Which interest incomes are completely exempt from income tax?
Several categories of interest income are fully exempt from income tax in India. PPF (Public Provident Fund) interest is exempt under Section 10(11) — there is no upper limit on the exempt amount. Sukanya Samriddhi Yojana interest is fully exempt under Section 10(11A). Interest on NRE (Non-Resident External) accounts and FCNR (Foreign Currency Non-Resident) accounts is exempt for non-residents under Section 10(4). Interest on tax-free bonds issued by government bodies like REC, NHAI, HUDCO, and IRFC is exempt under Section 10(15)(iv)(h) — no TDS is deducted on these. EPF/Provident fund interest up to 9.5% per year is exempt under Section 10(11) (excess over 9.5% taxable from AY 2022-23 onwards, subject to contribution limits). Interest on certain government securities notified under Section 10(15) is also exempt. On the other hand, NRO FD interest, NSC interest, RD interest, P2P lending interest, and corporate bond interest are all fully taxable at slab rates. Always verify the specific instrument before assuming any exemption.

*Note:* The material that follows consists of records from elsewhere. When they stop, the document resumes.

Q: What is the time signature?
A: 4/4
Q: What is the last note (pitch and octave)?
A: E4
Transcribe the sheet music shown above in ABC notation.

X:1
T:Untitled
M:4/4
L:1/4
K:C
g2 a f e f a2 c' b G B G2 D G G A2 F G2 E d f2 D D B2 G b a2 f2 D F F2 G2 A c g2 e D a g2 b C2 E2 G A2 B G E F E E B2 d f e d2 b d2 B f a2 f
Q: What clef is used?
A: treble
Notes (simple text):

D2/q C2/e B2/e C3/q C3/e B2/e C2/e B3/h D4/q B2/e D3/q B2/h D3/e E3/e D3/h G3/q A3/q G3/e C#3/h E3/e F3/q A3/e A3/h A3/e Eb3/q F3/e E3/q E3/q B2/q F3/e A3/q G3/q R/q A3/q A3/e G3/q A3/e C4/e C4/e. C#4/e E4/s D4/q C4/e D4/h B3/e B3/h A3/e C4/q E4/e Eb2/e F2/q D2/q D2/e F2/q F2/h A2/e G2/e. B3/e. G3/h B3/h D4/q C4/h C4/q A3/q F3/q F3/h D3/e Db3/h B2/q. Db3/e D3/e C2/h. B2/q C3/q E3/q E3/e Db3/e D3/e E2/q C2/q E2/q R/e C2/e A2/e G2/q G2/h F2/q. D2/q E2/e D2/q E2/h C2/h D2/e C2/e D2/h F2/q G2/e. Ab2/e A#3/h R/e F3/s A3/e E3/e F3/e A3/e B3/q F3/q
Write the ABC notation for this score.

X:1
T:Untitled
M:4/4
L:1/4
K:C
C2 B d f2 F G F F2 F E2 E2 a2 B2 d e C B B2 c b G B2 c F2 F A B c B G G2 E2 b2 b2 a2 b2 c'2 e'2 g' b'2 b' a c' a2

How is NSC (National Savings Certificate) interest taxed?
NSC interest has a dual tax treatment that many investors find confusing. Interest accrues annually on NSC but is not paid out — it is reinvested. For tax purposes, you must recognise this interest on an accrual basis each year, not just in the year you redeem the NSC. The accrued interest for years 1 through 4 (for a 5-year NSC) is treated as a fresh investment in NSC, and you can claim it as a deduction under Section 80C (subject to the ₹1.5 lakh overall 80C limit). This effectively makes those years tax-neutral for many investors. In the 5th and final year, the interest that accrues is NOT reinvested — it is paid out at maturity — and this final year's interest is fully taxable at slab rates with no 80C relief. If your NSC investment is modest and you are within the 80C limit, the first four years' interest is deductible, reducing your net tax on NSC to nearly zero. You must disclose the accrued NSC interest every year in your ITR under "Schedule OS," even if you have not received the money. TDS is not deducted on NSC interest by the post office.
What is the tax treatment of interest on home loans and business loans?
Home loan interest is not an "other income" item — it is a deduction against "Income from House Property." Under Section 24(b), you can deduct up to ₹2,00,000 per year in interest paid on a home loan for a self-occupied property. For a let-out or deemed let-out property, there is no upper cap on interest deductibility against rental income, though losses are restricted to ₹2 lakh for set-off against other heads (the balance can be carried forward for 8 years). Under the new tax regime, Section 24(b) deduction for self-occupied property is NOT available, though for let-out properties it continues. Business loan interest — whether taken by a sole proprietor, partnership, or company for business purposes — is fully deductible as a business expense under Section 37(1) with no ceiling. There is no TDS on loan interest paid by individuals to banks, but for certain inter-corporate loans, TDS under Section 194A applies. Peer-to-peer (P2P) lending interest received is taxable as other income, but interest paid on P2P borrowings for business purposes can be claimed as a deduction by the borrower.